(Spatial questions based on scenes)
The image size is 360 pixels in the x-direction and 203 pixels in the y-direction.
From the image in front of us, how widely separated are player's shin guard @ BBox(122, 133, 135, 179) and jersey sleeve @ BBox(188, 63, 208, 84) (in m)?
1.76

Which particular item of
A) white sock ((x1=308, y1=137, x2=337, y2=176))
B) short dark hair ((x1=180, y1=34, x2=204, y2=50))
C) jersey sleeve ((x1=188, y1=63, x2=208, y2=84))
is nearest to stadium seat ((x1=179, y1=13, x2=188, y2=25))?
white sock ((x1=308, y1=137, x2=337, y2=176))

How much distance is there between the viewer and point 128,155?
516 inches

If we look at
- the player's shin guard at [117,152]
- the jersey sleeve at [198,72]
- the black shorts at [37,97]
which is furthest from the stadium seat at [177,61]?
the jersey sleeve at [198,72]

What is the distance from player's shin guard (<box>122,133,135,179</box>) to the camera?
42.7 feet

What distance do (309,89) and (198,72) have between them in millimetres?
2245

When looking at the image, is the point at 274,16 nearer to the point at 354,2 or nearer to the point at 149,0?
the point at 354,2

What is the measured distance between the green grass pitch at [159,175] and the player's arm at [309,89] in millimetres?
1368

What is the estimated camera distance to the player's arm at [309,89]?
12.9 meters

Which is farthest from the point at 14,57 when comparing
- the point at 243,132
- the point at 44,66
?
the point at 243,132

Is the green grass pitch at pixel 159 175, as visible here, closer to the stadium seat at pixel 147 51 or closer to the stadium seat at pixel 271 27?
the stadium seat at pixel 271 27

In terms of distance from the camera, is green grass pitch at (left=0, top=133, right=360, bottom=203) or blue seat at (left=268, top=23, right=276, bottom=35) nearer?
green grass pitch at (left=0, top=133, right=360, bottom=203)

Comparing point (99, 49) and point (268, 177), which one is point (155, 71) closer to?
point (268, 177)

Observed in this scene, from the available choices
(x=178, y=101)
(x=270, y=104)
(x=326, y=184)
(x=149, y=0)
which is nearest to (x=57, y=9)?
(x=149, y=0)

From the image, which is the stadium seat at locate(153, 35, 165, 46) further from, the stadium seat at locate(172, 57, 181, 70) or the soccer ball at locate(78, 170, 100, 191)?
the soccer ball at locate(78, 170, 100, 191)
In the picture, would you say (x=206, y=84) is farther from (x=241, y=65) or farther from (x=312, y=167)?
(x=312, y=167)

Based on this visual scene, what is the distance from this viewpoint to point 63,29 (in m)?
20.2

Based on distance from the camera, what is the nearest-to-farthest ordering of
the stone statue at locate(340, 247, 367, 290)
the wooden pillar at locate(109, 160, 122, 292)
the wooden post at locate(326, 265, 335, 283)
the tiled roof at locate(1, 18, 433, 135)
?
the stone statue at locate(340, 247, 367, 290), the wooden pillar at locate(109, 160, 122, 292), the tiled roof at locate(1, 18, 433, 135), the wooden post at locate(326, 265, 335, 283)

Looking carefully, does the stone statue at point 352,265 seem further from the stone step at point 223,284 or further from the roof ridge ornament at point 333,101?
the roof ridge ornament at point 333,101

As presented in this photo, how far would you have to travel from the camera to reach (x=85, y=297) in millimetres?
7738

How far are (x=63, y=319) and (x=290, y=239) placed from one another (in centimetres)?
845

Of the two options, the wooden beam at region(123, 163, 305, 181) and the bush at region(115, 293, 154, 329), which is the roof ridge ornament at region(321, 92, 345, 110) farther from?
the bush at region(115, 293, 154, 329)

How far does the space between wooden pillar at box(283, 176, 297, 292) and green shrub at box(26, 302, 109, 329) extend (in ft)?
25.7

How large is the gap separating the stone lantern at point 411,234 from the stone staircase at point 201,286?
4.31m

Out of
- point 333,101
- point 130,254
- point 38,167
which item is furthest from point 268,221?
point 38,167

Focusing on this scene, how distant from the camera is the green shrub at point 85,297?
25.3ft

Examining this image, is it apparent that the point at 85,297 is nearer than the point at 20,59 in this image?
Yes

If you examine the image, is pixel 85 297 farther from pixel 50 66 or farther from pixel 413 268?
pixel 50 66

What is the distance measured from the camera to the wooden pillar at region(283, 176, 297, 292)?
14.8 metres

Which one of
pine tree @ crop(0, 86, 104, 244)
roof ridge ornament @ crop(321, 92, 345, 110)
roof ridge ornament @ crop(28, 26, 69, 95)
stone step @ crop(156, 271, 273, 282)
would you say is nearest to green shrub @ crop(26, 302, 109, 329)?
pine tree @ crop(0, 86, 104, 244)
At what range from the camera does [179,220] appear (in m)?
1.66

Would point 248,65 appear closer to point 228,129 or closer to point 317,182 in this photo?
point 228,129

▶ _TASK GOAL_
Print all of the data above verbatim, line for line.

▶ _WRITTEN RESPONSE_
The image size is 360 pixels in the x-direction and 203 pixels in the y-direction.
From the image in front of us, how widely separated are player's shin guard @ BBox(122, 133, 135, 179) and jersey sleeve @ BBox(188, 63, 208, 84) (in m)?
1.76

Which particular item of
A) white sock ((x1=308, y1=137, x2=337, y2=176))
B) short dark hair ((x1=180, y1=34, x2=204, y2=50))
C) jersey sleeve ((x1=188, y1=63, x2=208, y2=84))
is nearest to stadium seat ((x1=179, y1=13, x2=188, y2=25))?
white sock ((x1=308, y1=137, x2=337, y2=176))

How much distance is there between the viewer and point 128,155?
516 inches

If we look at
- the player's shin guard at [117,152]
- the jersey sleeve at [198,72]
- the black shorts at [37,97]
which is furthest from the stadium seat at [177,61]?
the jersey sleeve at [198,72]

What is the distance from player's shin guard (<box>122,133,135,179</box>) to the camera?
42.7 feet

What distance do (309,89) and (198,72) have between them in millimetres?
2245

When looking at the image, is the point at 274,16 nearer to the point at 354,2 or nearer to the point at 149,0?
the point at 354,2

What is the measured distance between the green grass pitch at [159,175] and the player's arm at [309,89] in millimetres?
1368

What is the estimated camera distance to the player's arm at [309,89]?
12.9 meters

Which is farthest from the point at 14,57 when comparing
- the point at 243,132
- the point at 44,66
?
the point at 243,132

Is the green grass pitch at pixel 159 175, as visible here, closer to the stadium seat at pixel 147 51 or closer to the stadium seat at pixel 271 27?
the stadium seat at pixel 271 27

In terms of distance from the camera, is green grass pitch at (left=0, top=133, right=360, bottom=203) or blue seat at (left=268, top=23, right=276, bottom=35) nearer?
green grass pitch at (left=0, top=133, right=360, bottom=203)

Comparing point (99, 49) and point (268, 177), which one is point (155, 71) closer to?
point (268, 177)

Observed in this scene, from the available choices
(x=178, y=101)
(x=270, y=104)
(x=326, y=184)
(x=149, y=0)
which is nearest to (x=57, y=9)?
(x=149, y=0)

From the image, which is the stadium seat at locate(153, 35, 165, 46) further from, the stadium seat at locate(172, 57, 181, 70) or the soccer ball at locate(78, 170, 100, 191)?
the soccer ball at locate(78, 170, 100, 191)
In the picture, would you say (x=206, y=84) is farther from (x=241, y=65) or farther from (x=312, y=167)?
(x=312, y=167)

Based on this visual scene, what is the distance from this viewpoint to point 63,29 (in m)?
20.2

Based on distance from the camera, what is the nearest-to-farthest ordering of
the stone statue at locate(340, 247, 367, 290)
the wooden pillar at locate(109, 160, 122, 292)
the wooden post at locate(326, 265, 335, 283)
the tiled roof at locate(1, 18, 433, 135)
?
the stone statue at locate(340, 247, 367, 290), the wooden pillar at locate(109, 160, 122, 292), the tiled roof at locate(1, 18, 433, 135), the wooden post at locate(326, 265, 335, 283)

Looking carefully, does the stone statue at point 352,265 seem further from the stone step at point 223,284 or further from the roof ridge ornament at point 333,101?
the roof ridge ornament at point 333,101

As presented in this photo, how far would you have to travel from the camera to reach (x=85, y=297) in millimetres?
7738

How far are (x=63, y=319) and (x=290, y=239) placed from one another (in centimetres)?
845

Of the two options, the wooden beam at region(123, 163, 305, 181) and the bush at region(115, 293, 154, 329), which is the roof ridge ornament at region(321, 92, 345, 110) farther from?
the bush at region(115, 293, 154, 329)

How far does the space between wooden pillar at box(283, 176, 297, 292) and green shrub at box(26, 302, 109, 329) extend (in ft)?
25.7

How large is the gap separating the stone lantern at point 411,234 from the stone staircase at point 201,286?
4.31m

Out of
- point 333,101
- point 130,254
- point 38,167
which item is furthest from point 268,221?
point 38,167

Focusing on this scene, how distant from the camera is the green shrub at point 85,297?
25.3ft

Examining this image, is it apparent that the point at 85,297 is nearer than the point at 20,59 in this image?
Yes

If you examine the image, is pixel 85 297 farther from pixel 50 66 or farther from pixel 413 268?
pixel 50 66

What is the distance measured from the camera to the wooden pillar at region(283, 176, 297, 292)?
14.8 metres

Which one of
pine tree @ crop(0, 86, 104, 244)
roof ridge ornament @ crop(321, 92, 345, 110)
roof ridge ornament @ crop(28, 26, 69, 95)
stone step @ crop(156, 271, 273, 282)
would you say is nearest to green shrub @ crop(26, 302, 109, 329)?
pine tree @ crop(0, 86, 104, 244)
At what range from the camera does [179,220] appear (in m)?
1.66

Would point 248,65 appear closer to point 228,129 or closer to point 317,182 in this photo?
point 228,129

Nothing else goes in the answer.